November 21, 1998
So much has been said and written about the independent counsel, Kenneth W. Starr, that we've been wondering whether this page should undertake yet another opinion, especially when you realize that we have consistently refused to delve into the "S" word. But Mr. Starr has not been known for his loquacious demeanor and so we could not resist the opportunity to hear his testimony before the House Judiciary Committee. Here was his time, his shining moment, to set the record straight, lay down his case and rebuff his relentless detractors.
In view of the present political circumstances--impeachment is no more a practical option--whether Mr. Starr was a good or a poor advocate of his referral had little relevance to this observer. We were more interested in his own rhetorical presentation of why he believes the way he does than in the matter itself. The man himself was the subject of our attention.
As his testimony went on we kept throwing notes on a pad and through a bizarre twist various quotes kept popping up in our mind. Short notes, short quotes:
Notes: [He] looks quite poised, extremely gracious, like a Southern gentleman, not the attack dog depicted by [his] adversaries...
Quote: Oscar Wilde once said that brave men kill with a sword but a "coward does it with a kiss."
Notes: Highly confident in [his] logical demonstration of the case; intelligent; [he has] no doubt about the merits of the case; clear though slightly pedant...
Quote: "I feel great mistrust toward brilliant people for, filled with confidence in the efficacy of a sharp and logical intelligence, they have little aptitude to doubt." --Louis Leprince-Ringuet
Notes: Respectable (like Henry Hyde), decent, ever so proper...
Quote: "Respectability depends on whose side you are on. To the Turks Lawrence of Arabia was a terrorist." --Alistair Buchan
Notes: The "sanctity of the judicial system"; "I revere the Law. I reveeeere the Law." (tremolo in the voice) [his very last words of his 2-hour address]
Quote: "Had I not been born for the cloister I should become a judge or a statesman," says Goldmund in Hermann Hesse's novel, Goldmund and Narcissi.

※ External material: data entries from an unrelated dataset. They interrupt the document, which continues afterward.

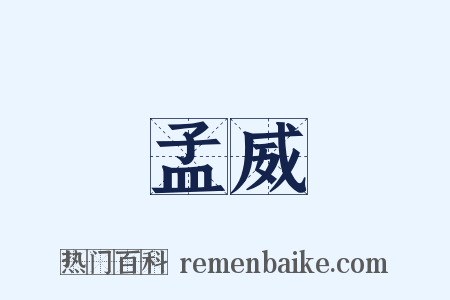 孟威是什么意思的图片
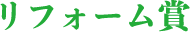 リフォーム賞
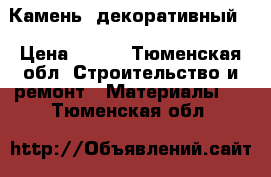 Камень  декоративный  › Цена ­ 300 - Тюменская обл. Строительство и ремонт » Материалы   . Тюменская обл.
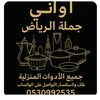أواني جمله الرياض
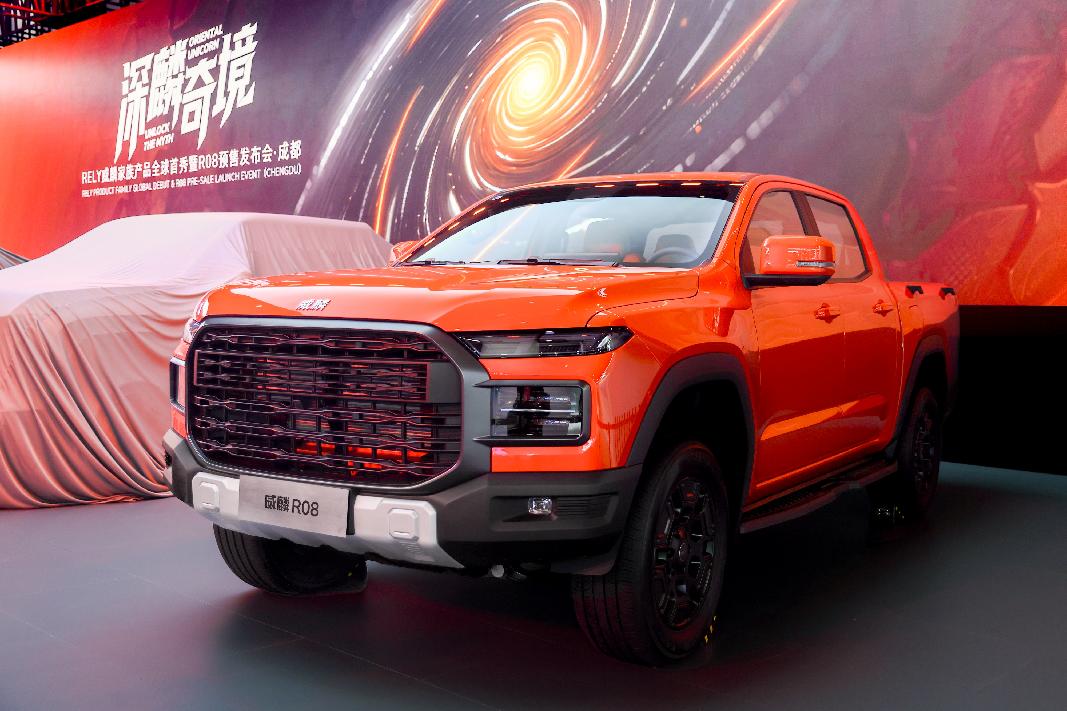 /Users/orlis/Library/Containers/com.kingsoft.wpsoffice.mac/Data/tmp/picturecompress_20250830130030/output_1.jpgoutput_1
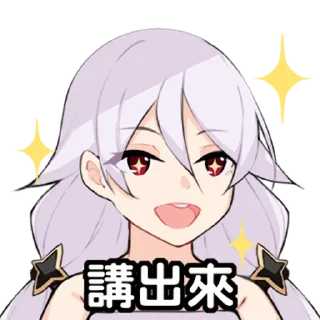 Sticker ⭐ 限界侵略者 =聊天7起來!= @moe_sticker_bot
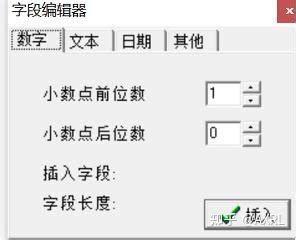 Epidata Tutorial 的图像结果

Notes: The "Truth"; the "Facts"; only... all... the truth and the facts... repeated like a refrain; eagerness, determination to prove [his case] with prosecutorial verve and ardor; [his] duty; the temple of justice... the Law is [his] religion [actually, Mr. Starr is a member of an evangelical Bible church); right versus wrong... frightening...

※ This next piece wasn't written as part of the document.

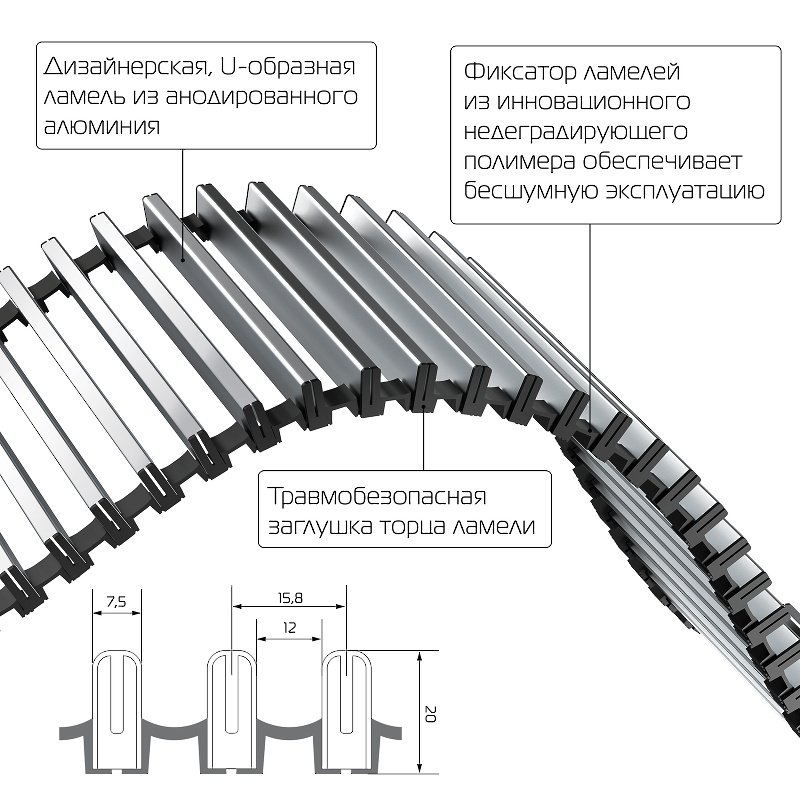 Внутрипольный конвектор Royal Thermo Atrium 150/300/2300-DG-U-DB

Quote: "The greatest dangers to liberty lurk in insidious encroachment by men of zeal, well-meaning but without understanding." Louis D. Brandeis (in 1928)

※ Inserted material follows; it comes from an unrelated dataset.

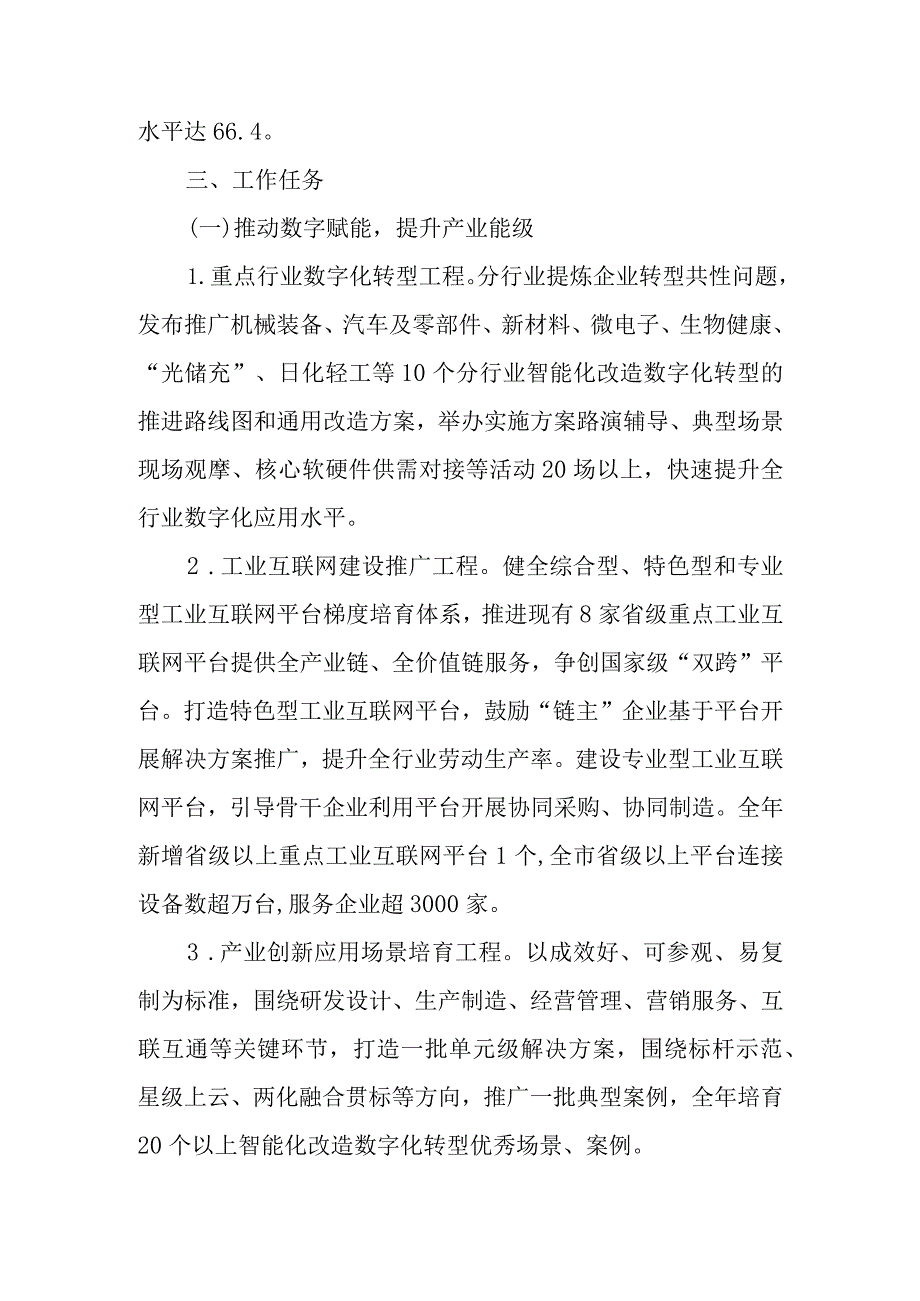 2023年度制造业智能化改造和数字化转型工作方案.docx_第2页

Slowly emerged an image, that of a zealous crusade in the name of a secular religion by a man rooted into Christian fundamentalist beliefs; a pathetic little man who, having lost all common sense, recklessly embarrassed the entire nation with his missionary fervor and his conservative vision. Time to stop taking notes, we felt.
One can only presume that when he returns to the obscurity of his million-dollar-a-year private life, Mr. Starr, Father Starr, Judge Starr -- or whoever he wants to be -- will never understand.